Invoices, created properly, are the only way to be sure that customers and clients will pay for the purchases on time. They’re necessary both to provide a financial record for the tax authorities and to give businesses and freelancers a history of their own development.
Issuing accurate, regular invoices allows business owners and freelancers to track the amount they earned month by month. They can see who their biggest clients are and compare those larger invoices to the time they spent on those projects, ensuring that they’re charging the right rates for their work.
Invoices aren’t just a request for payment. They’re the tools that freelancers and business need to receive more payments.
There was a time when sending invoices meant typing them up and trusting them to the mail services. Today, digital invoices ensure that delivery is instantaneous, saving precious time. It’s possible to send invoices by email but invoicing software usually incorporates a sending system that allows creation and delivery to happen at the same time.
It’s the easiest way to create an invoice and place it in the hands of your customers and clients.
The United States doesn’t have a single sales tax. Each state imposes its own rate, charging between 2.9 and 7.25 percent—and five states charge no sales tax at all. In addition to state sales taxes, customers can also pay a local sales tax. The combination can push the extra payment beyond 9.5 percent.
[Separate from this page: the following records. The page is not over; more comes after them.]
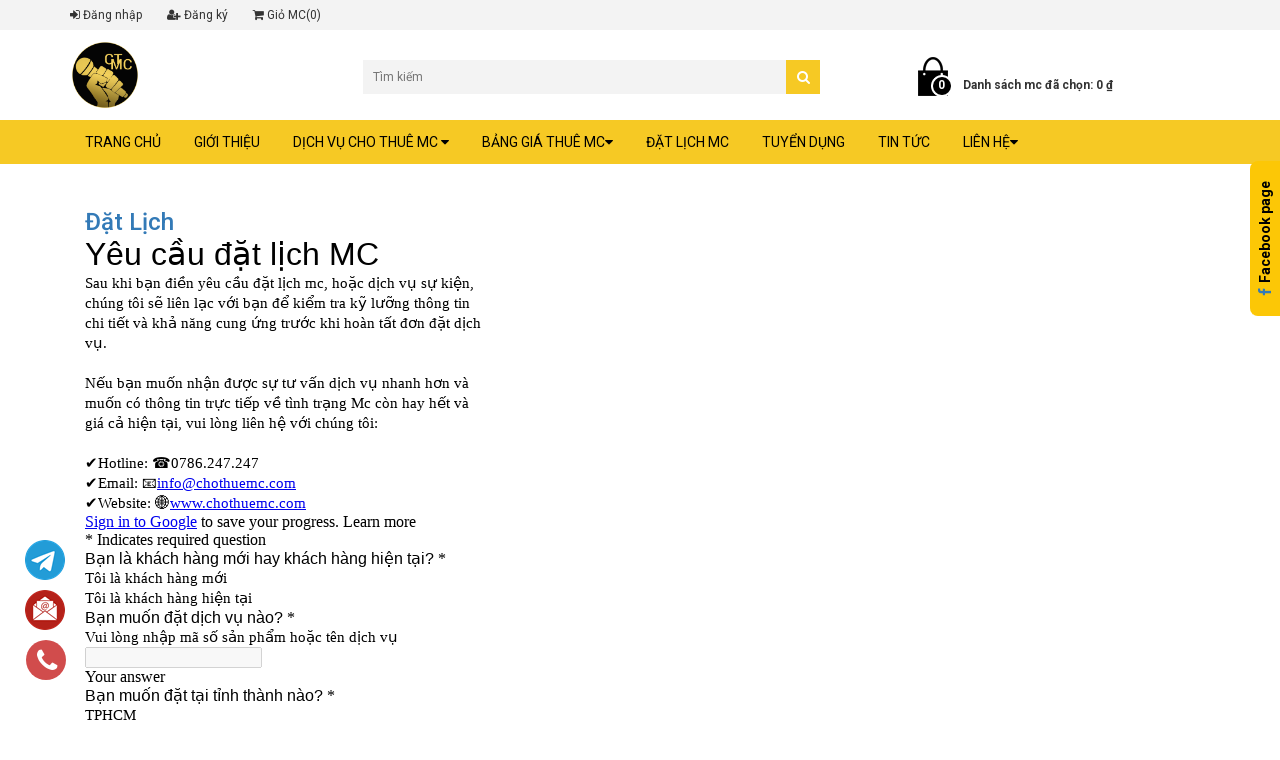

--- FILE ---
content_type: text/html; charset=utf-8
request_url: https://www.google.com/recaptcha/api2/aframe
body_size: -85
content:
<!DOCTYPE HTML><html><head><meta http-equiv="content-type" content="text/html; charset=UTF-8"></head><body><script nonce="7FGTL0Plw5hEWU893xzlow">/** Anti-fraud and anti-abuse applications only. See google.com/recaptcha */ try{var clients={'sodar':'https://pagead2.googlesyndication.com/pagead/sodar?'};window.addEventListener("message",function(a){try{if(a.source===window.parent){var b=JSON.parse(a.data);var c=clients[b['id']];if(c){var d=document.createElement('img');d.src=c+b['params']+'&rc='+(localStorage.getItem("rc::a")?sessionStorage.getItem("rc::b"):"");window.document.body.appendChild(d);sessionStorage.setItem("rc::e",parseInt(sessionStorage.getItem("rc::e")||0)+1);localStorage.setItem("rc::h",'1765705622717');}}}catch(b){}});window.parent.postMessage("_grecaptcha_ready", "*");}catch(b){}</script></body></html>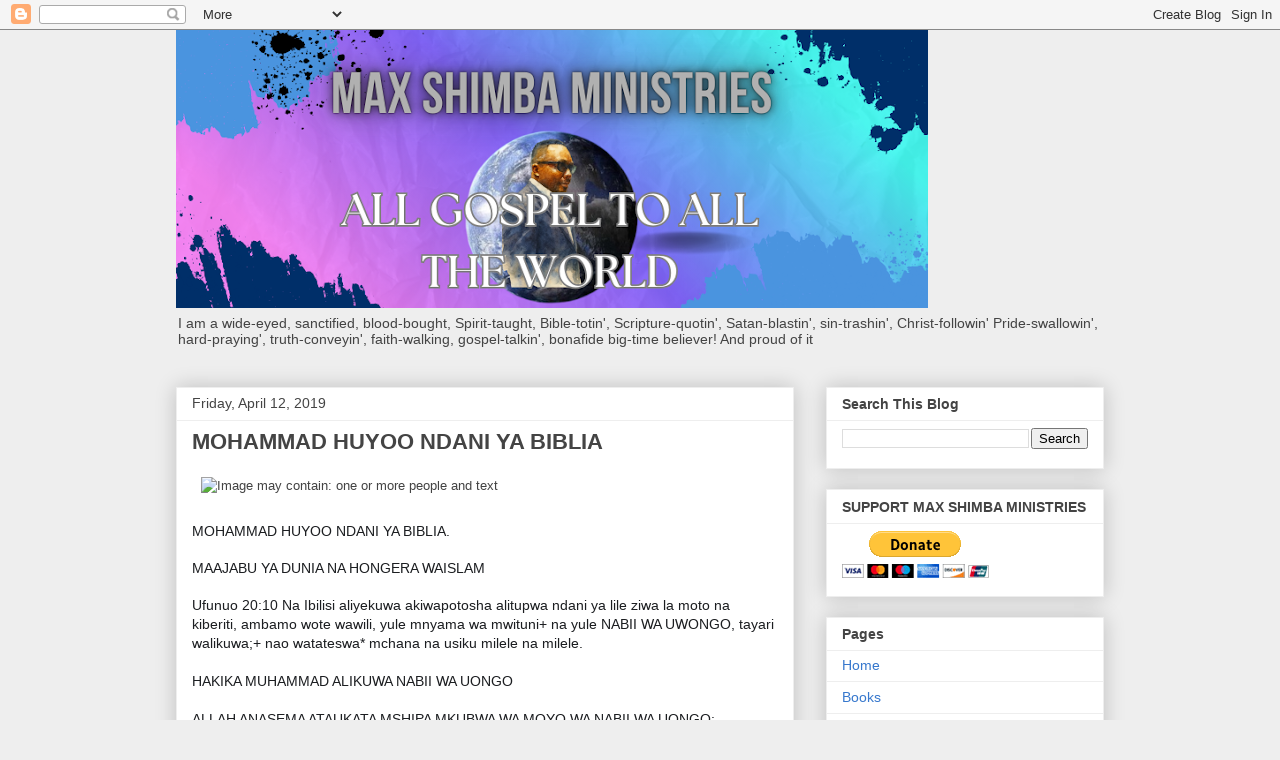

--- FILE ---
content_type: text/html; charset=utf-8
request_url: https://www.google.com/recaptcha/api2/aframe
body_size: 269
content:
<!DOCTYPE HTML><html><head><meta http-equiv="content-type" content="text/html; charset=UTF-8"></head><body><script nonce="UCZpPY6cGvDMBJI-QWtI9g">/** Anti-fraud and anti-abuse applications only. See google.com/recaptcha */ try{var clients={'sodar':'https://pagead2.googlesyndication.com/pagead/sodar?'};window.addEventListener("message",function(a){try{if(a.source===window.parent){var b=JSON.parse(a.data);var c=clients[b['id']];if(c){var d=document.createElement('img');d.src=c+b['params']+'&rc='+(localStorage.getItem("rc::a")?sessionStorage.getItem("rc::b"):"");window.document.body.appendChild(d);sessionStorage.setItem("rc::e",parseInt(sessionStorage.getItem("rc::e")||0)+1);localStorage.setItem("rc::h",'1769007719698');}}}catch(b){}});window.parent.postMessage("_grecaptcha_ready", "*");}catch(b){}</script></body></html>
Sellers are expected to collect those taxes on behalf of states and municipalities. But they only need to collect those taxes if they have a “substantial presence” in the state or municipality of the buyer.
For freelancers, that’s usually fairly straightforward. You’ll need to charge sales tax to customers in the same state but not to customers or clients who are out of stage. Businesses with regional offices will likely have to charge sales taxes to any customer in the same state as one of their offices.
To find out how to charge sales and other taxes, and which taxes you need to charge, be sure to talk to a professional tax advisor.